So I, like many of you, have received an email today offering £10 off a £20 spend on goods offered through selected sellers on eBay.
The terms and conditions attached to the offer were that it had to be used through a PayPal seller and on a good with a price over £20.
I’d like to take a moment to assess eBay’s rationale for promoting this offer. A simple demand and supply analysis would show that the offer effectively increases the reservation price of each consumer purchasing eBay’s products. This would mirror an increase in demand that would have to be rationed against a fixed supply. Prices would increase – but pretty much only back to the level for buyers that they were effectively before (sans the £10 discount). Of course eBay wouldn’t actually break even in this scenario as sellers must take their cut of the increase in price and therefore there must be another mechanism involved.
Take a note of the diagram below:
In my opinion this is a more accurate representation of the market for the products sold on eBay. From a knowledge of eBay virtually since it’s inception it’s been apparent to me that goods tend to have a ‘latent price’ – a price that most goods sit at for the majority of their auction period. At the start of the auction bidders bump up the price – viewing unreasonably low prices as ‘gambles’ that others might miss. The auction then sits at the ‘latent price’ until the final few minutes, in many cases, when interested buyers reveal their reservation prices and the highest wins.
I’ve marked the latent price on the above diagram as P*. The logic of the latent price is that it becomes the separator between participants and non-participants. Consumers with reservation prices below P* will not even watch the auction as the good is already too expensive for their valuation. Such consumers lie on the DN demand curve of the diagram. Those with reservations above P* participate in the auction and reveal their reservation prices at the end.

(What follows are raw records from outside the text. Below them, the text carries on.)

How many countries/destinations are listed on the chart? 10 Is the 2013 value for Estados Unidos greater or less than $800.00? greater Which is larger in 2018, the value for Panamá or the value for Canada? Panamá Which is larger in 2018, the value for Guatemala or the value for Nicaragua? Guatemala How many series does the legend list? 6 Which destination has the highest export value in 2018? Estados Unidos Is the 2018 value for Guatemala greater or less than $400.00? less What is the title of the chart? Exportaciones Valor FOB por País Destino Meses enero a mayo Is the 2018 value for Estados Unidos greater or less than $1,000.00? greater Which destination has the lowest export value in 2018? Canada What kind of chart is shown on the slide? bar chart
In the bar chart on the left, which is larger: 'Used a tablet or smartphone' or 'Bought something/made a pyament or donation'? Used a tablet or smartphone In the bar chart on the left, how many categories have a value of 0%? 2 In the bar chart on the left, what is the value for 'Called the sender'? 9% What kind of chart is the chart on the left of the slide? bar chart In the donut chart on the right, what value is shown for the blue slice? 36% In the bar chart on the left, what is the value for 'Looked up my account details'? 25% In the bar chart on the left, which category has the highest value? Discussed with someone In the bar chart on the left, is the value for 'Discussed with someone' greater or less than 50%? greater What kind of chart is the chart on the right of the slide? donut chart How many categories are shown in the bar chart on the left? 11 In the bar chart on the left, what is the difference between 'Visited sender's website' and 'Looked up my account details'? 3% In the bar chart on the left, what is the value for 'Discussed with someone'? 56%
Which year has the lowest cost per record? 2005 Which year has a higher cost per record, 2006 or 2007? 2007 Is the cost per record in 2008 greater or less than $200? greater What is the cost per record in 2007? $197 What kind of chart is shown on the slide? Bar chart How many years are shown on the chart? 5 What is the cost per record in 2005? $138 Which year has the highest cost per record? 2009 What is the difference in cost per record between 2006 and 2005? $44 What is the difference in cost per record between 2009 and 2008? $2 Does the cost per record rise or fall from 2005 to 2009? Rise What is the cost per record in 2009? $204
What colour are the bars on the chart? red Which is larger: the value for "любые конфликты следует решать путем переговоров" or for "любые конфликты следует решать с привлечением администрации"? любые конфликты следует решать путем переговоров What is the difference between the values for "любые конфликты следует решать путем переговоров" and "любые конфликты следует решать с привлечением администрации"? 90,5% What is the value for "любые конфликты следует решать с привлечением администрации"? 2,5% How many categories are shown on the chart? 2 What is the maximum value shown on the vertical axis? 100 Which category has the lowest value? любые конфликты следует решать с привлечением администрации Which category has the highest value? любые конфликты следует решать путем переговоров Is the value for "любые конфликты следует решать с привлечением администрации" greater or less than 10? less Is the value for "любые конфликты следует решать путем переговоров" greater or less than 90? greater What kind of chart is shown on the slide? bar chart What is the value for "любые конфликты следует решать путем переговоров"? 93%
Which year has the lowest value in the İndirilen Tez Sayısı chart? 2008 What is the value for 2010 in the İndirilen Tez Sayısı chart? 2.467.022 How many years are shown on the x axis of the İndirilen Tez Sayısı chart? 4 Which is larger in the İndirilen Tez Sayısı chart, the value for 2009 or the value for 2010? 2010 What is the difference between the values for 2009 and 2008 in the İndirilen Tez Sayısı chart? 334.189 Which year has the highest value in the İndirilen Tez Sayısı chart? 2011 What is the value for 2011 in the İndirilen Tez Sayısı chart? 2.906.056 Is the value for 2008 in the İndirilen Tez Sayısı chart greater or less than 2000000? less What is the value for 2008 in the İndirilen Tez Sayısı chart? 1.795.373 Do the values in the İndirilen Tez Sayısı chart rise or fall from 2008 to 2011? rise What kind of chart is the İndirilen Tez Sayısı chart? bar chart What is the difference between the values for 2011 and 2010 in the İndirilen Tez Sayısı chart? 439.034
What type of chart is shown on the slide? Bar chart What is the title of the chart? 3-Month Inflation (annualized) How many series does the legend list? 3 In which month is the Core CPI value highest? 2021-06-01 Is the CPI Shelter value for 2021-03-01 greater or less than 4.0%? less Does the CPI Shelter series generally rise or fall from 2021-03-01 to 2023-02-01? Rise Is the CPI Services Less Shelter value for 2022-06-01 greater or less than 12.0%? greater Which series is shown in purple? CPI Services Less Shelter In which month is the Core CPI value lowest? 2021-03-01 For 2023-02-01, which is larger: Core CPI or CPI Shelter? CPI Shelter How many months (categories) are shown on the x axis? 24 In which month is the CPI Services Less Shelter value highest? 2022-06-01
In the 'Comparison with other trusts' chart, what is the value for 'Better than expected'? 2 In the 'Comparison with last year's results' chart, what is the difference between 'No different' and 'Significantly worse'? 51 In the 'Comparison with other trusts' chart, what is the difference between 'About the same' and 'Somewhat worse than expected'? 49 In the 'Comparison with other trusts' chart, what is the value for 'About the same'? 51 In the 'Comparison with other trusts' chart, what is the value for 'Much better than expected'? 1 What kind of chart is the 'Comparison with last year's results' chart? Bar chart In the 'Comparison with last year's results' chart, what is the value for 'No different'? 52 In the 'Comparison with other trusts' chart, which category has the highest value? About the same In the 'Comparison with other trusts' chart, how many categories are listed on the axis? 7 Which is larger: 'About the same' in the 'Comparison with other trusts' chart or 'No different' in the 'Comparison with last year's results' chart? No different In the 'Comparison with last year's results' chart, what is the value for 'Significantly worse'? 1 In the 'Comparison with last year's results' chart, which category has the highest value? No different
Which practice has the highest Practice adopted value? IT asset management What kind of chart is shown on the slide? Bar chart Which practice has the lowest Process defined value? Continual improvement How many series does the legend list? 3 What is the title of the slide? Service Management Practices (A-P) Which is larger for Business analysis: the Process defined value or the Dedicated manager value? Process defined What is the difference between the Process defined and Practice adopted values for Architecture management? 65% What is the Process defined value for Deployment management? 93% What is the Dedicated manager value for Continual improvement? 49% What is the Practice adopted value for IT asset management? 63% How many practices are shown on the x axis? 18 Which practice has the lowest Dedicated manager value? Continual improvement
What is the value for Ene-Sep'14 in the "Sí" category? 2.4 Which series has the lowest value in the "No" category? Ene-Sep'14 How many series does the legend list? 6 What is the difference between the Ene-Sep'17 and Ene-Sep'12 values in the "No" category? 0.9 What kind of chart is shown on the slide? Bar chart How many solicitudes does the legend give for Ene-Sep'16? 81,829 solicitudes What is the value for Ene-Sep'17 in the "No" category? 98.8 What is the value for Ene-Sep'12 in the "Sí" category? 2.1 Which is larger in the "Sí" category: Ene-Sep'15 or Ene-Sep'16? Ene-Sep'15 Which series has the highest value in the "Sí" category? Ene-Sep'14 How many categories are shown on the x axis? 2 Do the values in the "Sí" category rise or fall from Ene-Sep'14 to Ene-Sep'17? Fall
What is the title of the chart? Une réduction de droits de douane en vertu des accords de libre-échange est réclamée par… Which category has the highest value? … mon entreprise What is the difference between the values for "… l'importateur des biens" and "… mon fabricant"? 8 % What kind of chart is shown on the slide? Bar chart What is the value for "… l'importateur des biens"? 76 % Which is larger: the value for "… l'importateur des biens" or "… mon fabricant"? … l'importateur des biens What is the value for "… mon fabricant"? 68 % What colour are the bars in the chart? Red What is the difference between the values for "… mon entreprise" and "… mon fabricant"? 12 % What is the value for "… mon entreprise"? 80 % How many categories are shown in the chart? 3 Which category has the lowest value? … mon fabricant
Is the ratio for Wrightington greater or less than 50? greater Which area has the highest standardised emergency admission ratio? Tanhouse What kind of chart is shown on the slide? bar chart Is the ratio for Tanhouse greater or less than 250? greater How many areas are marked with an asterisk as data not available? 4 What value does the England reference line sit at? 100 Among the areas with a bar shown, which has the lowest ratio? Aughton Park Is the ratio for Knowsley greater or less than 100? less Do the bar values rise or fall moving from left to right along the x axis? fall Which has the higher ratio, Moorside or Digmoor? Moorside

The caveat? Consumers who participate, in theory, induce an increase in their reservation price through the fear of losing out on the product (and the negative utility that comes with it). Thus at the P* divide the demand curve jumps outwards as consumers are willing to spend more to win the auction.
This caveat provides the incentive for eBay to promote the £10 offer. Just take a look at the diagram below.
Initially the market shows an equilibrium at price P’ as consumers value the products on eBay at a lower price than is needed for mass participation – highlighting the need for eBay to promote the offer. Through the offer both demand curves, DN1 and DE1, shift respectively to DN2 and DE2. This shift pushes the equilibrium over the participation line at P* and so not only are more consumers demanding the product – increasing the price – but their reservation prices are even higher due to participation. This skyrockets the price to Pdot – potentially enough for eBay to profit from their investment.
Although I’ve not marked it explicitly on the diagram do note the large increase in output along with the rise in price – contributing further to eBay’s revenue through extra insertion and sales fees.
Those who choose to take advantage of the offer for eBay would be wise to watch out for inflated prices over the next couple of days and should be careful not to be sucked into the experiential heightening of valuations.